Cu(II)/H2O2-induced DNA damage is enhanced by packaging of DNA as a nucleosome.

Copper is a physiologically important, redox-active metal that may be involved in endogenous DNA damage and mutagenesis. To understand the factors that affect the location and quantity of copper-induced oxidative DNA damage in cells, we used the 5S rDNA nucleosome as a model to assess the effect of chromatin structure on DNA damage produced by Cu(II)/H2O2. Packaging of DNA into a nucleosome increased the extent of Cu(II)/H2O2-induced strand breaks by a factor of 2, while the extent of base lesions sensitive to Fpg and endo III glycosylases increased 8-fold. We also observed that Cu(II)/H2O2 caused slightly more strand breaks than base lesions in isolated 5S rDNA (ratio of base lesions to strand breaks of approximately 0.6), while base lesions outnumbered strand breaks by a factor of 3-4 when the DNA was incorporated into a nucleosome. Apart from several sites of enhanced or diminished DNA damage, there were no major changes in the sequence selectivity of Cu(II)/H2O2, and there was no apparent footprinting effect associated with nucleosome structure, such as that observed with the Fe(II)-EDTA complex.
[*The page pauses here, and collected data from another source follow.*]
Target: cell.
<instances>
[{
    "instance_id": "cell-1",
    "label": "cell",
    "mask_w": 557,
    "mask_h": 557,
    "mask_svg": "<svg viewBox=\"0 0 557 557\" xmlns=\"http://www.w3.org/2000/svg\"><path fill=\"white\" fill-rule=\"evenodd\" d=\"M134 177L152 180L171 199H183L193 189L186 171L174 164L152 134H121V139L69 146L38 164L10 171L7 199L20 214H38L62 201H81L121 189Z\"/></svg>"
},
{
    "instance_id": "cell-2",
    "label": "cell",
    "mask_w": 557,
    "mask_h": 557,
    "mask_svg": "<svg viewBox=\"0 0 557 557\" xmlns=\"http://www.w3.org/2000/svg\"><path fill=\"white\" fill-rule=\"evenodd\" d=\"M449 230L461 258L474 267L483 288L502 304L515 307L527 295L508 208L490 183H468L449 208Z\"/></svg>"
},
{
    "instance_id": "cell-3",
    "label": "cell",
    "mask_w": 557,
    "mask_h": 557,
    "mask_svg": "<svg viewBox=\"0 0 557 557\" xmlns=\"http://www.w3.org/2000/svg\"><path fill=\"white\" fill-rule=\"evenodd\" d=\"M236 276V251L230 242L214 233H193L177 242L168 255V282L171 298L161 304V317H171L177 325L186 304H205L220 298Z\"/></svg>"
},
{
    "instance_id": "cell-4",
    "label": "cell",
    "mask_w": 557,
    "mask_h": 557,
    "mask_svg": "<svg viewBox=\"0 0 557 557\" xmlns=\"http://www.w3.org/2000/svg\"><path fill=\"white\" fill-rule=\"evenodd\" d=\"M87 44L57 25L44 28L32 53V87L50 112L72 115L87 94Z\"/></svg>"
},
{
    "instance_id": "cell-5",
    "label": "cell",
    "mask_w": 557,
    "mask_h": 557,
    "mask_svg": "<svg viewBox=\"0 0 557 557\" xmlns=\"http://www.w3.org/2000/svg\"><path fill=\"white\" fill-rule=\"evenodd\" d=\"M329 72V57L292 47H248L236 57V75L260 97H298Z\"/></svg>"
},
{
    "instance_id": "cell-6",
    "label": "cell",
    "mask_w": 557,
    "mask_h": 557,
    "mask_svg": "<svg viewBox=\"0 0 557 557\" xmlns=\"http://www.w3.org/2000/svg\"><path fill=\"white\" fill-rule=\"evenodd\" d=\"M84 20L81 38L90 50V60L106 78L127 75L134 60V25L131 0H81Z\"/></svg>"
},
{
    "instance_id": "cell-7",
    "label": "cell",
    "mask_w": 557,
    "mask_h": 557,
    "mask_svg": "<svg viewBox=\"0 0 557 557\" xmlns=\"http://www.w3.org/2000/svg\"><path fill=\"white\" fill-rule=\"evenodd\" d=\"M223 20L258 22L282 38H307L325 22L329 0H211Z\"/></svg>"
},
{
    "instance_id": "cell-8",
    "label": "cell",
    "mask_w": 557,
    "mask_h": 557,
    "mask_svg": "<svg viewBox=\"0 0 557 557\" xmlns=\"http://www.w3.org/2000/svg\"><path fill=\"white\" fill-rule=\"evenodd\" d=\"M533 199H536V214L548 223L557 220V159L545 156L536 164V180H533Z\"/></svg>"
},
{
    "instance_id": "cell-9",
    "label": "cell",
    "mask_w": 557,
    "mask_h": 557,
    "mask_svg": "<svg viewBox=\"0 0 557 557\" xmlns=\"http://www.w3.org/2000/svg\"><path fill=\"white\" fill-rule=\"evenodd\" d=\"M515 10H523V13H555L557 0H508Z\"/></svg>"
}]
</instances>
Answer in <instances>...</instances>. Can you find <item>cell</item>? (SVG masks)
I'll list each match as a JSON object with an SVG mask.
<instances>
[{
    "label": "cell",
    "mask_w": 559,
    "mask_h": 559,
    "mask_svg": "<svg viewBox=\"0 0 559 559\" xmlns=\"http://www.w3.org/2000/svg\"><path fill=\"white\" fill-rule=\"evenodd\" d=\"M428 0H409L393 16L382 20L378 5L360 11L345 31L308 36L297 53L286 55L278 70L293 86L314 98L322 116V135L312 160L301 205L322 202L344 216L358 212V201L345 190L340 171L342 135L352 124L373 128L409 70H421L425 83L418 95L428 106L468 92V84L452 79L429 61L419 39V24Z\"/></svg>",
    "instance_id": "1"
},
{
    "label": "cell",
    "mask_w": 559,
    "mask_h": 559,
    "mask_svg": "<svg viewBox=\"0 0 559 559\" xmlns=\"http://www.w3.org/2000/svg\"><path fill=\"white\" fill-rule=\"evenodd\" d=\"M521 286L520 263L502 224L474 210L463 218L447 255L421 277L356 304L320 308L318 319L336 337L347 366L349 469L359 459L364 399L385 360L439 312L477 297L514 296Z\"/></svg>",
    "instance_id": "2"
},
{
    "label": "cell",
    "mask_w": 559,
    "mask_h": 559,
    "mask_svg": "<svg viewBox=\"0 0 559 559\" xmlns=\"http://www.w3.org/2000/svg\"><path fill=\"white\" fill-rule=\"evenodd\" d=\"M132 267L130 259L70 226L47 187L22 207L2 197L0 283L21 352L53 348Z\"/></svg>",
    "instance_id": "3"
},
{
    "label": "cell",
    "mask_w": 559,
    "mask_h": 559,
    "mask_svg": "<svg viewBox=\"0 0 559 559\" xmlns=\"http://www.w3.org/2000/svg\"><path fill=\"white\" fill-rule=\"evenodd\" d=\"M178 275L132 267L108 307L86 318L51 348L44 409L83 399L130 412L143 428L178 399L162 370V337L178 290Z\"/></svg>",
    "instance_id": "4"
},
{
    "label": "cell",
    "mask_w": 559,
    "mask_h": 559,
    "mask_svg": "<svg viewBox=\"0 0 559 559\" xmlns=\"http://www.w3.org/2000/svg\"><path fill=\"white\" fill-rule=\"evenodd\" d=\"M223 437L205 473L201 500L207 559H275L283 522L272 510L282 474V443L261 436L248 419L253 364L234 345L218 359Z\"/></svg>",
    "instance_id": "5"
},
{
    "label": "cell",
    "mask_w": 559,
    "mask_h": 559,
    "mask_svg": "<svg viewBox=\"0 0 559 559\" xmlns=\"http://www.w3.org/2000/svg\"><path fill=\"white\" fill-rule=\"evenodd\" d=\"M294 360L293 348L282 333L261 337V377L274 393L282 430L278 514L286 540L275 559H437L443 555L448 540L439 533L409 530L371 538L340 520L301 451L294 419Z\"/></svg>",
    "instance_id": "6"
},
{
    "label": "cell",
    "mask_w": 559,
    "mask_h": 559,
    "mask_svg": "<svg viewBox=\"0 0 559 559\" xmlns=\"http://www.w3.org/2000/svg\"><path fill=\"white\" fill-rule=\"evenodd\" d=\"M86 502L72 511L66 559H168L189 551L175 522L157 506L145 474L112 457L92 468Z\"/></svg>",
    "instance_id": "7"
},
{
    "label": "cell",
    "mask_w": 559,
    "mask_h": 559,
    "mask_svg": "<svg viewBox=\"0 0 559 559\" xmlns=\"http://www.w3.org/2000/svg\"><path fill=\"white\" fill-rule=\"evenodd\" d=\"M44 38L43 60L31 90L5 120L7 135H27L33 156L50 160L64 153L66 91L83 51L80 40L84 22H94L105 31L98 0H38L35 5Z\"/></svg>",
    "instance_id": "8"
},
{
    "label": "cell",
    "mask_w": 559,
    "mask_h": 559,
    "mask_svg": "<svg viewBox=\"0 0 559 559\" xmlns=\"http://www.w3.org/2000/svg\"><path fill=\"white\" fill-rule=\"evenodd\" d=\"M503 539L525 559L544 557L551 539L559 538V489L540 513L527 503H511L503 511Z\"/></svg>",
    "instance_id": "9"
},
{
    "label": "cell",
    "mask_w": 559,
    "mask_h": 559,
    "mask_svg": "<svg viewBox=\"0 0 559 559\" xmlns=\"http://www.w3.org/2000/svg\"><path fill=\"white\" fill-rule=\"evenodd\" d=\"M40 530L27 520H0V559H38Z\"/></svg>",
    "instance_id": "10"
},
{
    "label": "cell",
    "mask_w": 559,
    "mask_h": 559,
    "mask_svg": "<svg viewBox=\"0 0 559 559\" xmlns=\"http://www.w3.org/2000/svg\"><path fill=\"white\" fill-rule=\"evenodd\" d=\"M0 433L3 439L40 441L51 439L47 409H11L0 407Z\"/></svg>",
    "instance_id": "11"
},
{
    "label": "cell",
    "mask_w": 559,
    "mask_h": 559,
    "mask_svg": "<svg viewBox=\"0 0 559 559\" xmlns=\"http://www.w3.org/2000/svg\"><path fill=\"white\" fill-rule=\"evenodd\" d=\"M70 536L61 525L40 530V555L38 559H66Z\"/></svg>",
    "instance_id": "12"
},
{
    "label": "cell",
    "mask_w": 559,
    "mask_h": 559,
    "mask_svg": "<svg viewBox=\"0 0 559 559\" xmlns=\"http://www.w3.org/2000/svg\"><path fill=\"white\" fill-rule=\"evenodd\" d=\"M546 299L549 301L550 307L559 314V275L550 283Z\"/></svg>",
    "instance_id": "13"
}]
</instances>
Possible mechanisms for explaining these observations include (1) an increase in Cu(II) concentration in the vicinity of nucleosomal DNA caused by binding of Cu to histone proteins or (2) increased reactivity or accessibility of nucleobases caused by DNA conformational changes associated with nucleosome structure. The enhancement of Cu(II)/H2O2-induced DNA damage in nucleosomes stands in contrast to the protective effect afforded DNA by proteins in chromatin against radiation-induced DNA damage.